- _Problem to work on_: Go through the data below and copy it exactly, skipping every picture.

------ The data

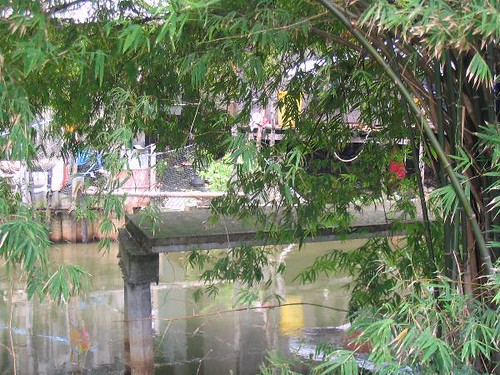 Pathway on Klong Song Hong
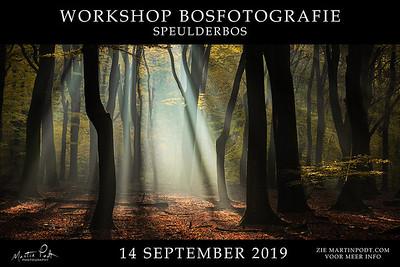 2019-09-14 Workshop Speulderbos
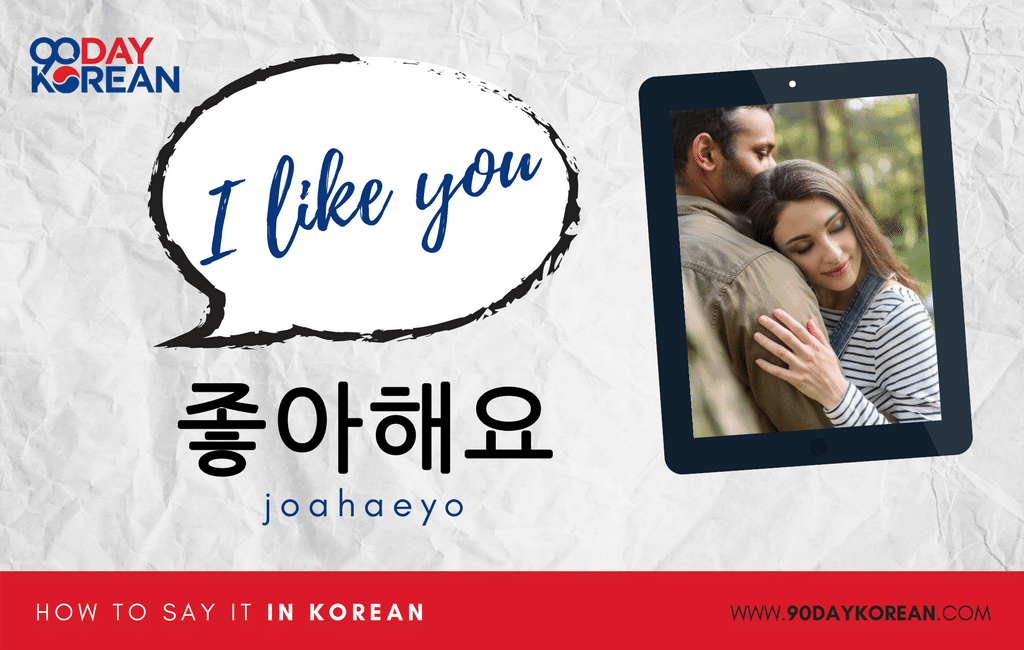 How to Say I Like You in Korean standard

------------

- _Completed task_:
 Pathway on Klong Song Hong
 2019-09-14 Workshop Speulderbos
 How to Say I Like You in Korean standard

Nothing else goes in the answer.